### AUFGABE
Führe den folgenden Text über die Berliner Kampagne „Wem gehört Berlin?“ nach seinem letzten Satz weiter.

### TEXTAUSZUG
© JUNGE FREIHEIT Verlag GmbH & Co. www.jungefreiheit.de 24/19 / 07. Juni 2019

Knapp daneben
Lukrative Enteignung
Karl Heinzen

Wem gehört Berlin?“ heißt eine vom Tagesspiegel und dem Recherchezentrum „Correctiv“ initiierte Kampagne, die den Hauptstädtern Klarheit darüber verschaffen soll, wer der Eigentümer ihrer Mietwohnungen ist. Mitunter kennen sie den ihren ja bereits, dann sollen sie ihr Wissen bitte den Ermittlern bereitstellen, damit geprüft werden kann, ob der Immobilienhai womöglich auch noch aus anderen Objekten Profite schlägt. Ist er unbekannt, wird die helfende Hand geboten, ihn ausfindig zu machen.

### DATENSÄTZE
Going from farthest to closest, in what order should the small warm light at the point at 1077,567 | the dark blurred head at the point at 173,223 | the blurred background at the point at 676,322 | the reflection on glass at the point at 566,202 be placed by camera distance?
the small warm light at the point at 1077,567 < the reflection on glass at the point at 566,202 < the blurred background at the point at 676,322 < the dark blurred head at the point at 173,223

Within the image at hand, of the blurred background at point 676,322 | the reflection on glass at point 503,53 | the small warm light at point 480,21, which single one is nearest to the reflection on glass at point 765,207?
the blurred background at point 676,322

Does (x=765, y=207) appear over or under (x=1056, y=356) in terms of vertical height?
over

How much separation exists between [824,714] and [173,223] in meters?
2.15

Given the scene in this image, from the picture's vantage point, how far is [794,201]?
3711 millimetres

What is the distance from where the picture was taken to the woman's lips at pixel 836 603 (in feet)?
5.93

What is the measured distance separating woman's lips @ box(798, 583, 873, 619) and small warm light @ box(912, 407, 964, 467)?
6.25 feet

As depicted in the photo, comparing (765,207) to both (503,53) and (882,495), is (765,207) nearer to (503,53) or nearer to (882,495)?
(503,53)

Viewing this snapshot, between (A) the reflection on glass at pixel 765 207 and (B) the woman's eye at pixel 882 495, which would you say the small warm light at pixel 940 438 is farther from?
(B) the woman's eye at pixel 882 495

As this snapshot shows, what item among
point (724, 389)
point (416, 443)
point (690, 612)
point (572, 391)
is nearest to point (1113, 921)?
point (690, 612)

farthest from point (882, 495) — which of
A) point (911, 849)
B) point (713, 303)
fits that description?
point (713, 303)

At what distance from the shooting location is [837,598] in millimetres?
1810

### GELÖSTE AUFGABE
Die Fleißarbeit der Journalisten hat schon manch interessantes Detail ans Licht gebracht. Die jüngste Enthüllung mußte die britische Milliardärsfamilie Pears über sich ergehen lassen. Offenbar ist es ihr über ein steuerminderndes Netzwerk von Firmen gelungen, mehr als 3.000 Berliner Mietobjekte unter ihre Fittiche zu bringen. Damit überschreitet sie den Schwellenwert, den das von der Linken unterstützte Volksbegehren „Deutsche Wohnen und Co enteignen“ für gerade noch akzeptabel hält und muß um ihren mühsam zusammengekauften Besitz bangen. 

Wer darauf vertraut, daß die Stadt mit der Wohnungsverwaltung scheitert, kann bald billig zurückkaufen

Auf Eigenbedarf wird sie kaum pochen können. Wie viele Mitglieder die Familie Pears zählt, ist zwar unbekannt, es darf aber als unwahrscheinlich gelten, daß die Wohnungen angeschafft wurden, um Zuflucht zu bieten, falls der Brexit fatal enden sollte. So tief können britische Milliardäre nicht sinken, daß es sie, und wäre die Not noch so groß, in eine Currywurstmetropole zieht.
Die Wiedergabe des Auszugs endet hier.